== MATERIAL SHOWN ==

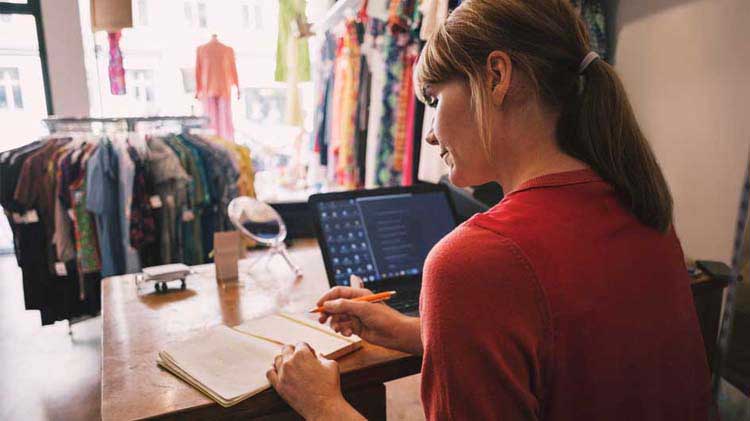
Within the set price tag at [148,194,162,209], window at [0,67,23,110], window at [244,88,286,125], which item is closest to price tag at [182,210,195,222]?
price tag at [148,194,162,209]

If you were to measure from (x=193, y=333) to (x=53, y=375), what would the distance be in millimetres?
2097

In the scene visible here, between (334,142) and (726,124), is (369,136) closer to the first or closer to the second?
(334,142)

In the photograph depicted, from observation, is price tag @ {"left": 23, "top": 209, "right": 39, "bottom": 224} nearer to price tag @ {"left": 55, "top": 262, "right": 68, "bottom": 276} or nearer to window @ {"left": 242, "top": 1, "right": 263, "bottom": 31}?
price tag @ {"left": 55, "top": 262, "right": 68, "bottom": 276}

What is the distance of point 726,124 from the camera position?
2.07 meters

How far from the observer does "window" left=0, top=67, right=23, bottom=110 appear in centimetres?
495

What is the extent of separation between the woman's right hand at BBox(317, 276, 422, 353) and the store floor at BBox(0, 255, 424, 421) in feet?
4.00

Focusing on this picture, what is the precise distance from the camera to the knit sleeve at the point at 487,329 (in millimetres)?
581

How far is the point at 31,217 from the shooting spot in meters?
2.78

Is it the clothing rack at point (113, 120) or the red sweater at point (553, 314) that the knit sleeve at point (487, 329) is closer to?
the red sweater at point (553, 314)

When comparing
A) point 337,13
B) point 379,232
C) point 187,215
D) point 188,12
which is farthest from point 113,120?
point 379,232

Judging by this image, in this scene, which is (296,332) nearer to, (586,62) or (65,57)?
(586,62)

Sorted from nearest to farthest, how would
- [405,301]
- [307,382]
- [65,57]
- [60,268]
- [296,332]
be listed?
[307,382]
[296,332]
[405,301]
[60,268]
[65,57]

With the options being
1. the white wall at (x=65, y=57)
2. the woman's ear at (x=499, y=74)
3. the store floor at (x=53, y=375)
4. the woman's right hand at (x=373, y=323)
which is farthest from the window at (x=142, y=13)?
the woman's ear at (x=499, y=74)

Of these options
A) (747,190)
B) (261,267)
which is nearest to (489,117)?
(747,190)
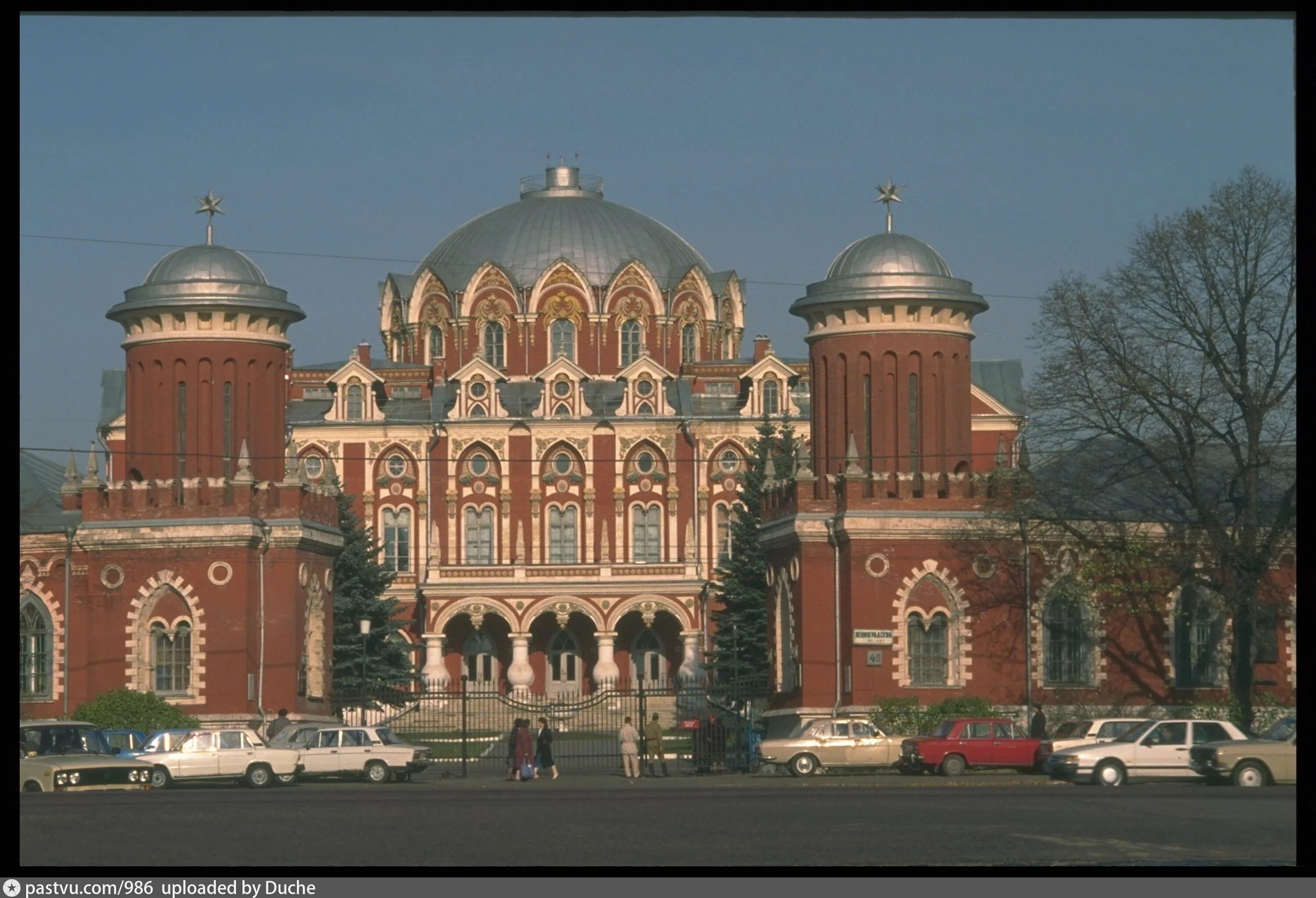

===

**SET EXERCISE:** Reproduce the listing word for word, starting at the line containing "When comparing" and ending at the last line of the listing. Leave out the pictures.

**FULL RESPONSE:**
When comparing
A) point 337,13
B) point 379,232
C) point 187,215
D) point 188,12
which is farthest from point 113,120?
point 379,232

Judging by this image, in this scene, which is (296,332) nearer to, (586,62) or (65,57)?
(586,62)

Sorted from nearest to farthest, how would
- [405,301]
- [307,382]
- [65,57]
- [60,268]
- [296,332]
be listed?
[307,382]
[296,332]
[405,301]
[60,268]
[65,57]

With the options being
1. the white wall at (x=65, y=57)
2. the woman's ear at (x=499, y=74)
3. the store floor at (x=53, y=375)
4. the woman's right hand at (x=373, y=323)
which is farthest from the window at (x=142, y=13)?
the woman's ear at (x=499, y=74)

Of these options
A) (747,190)
B) (261,267)
which is nearest to (489,117)?
(747,190)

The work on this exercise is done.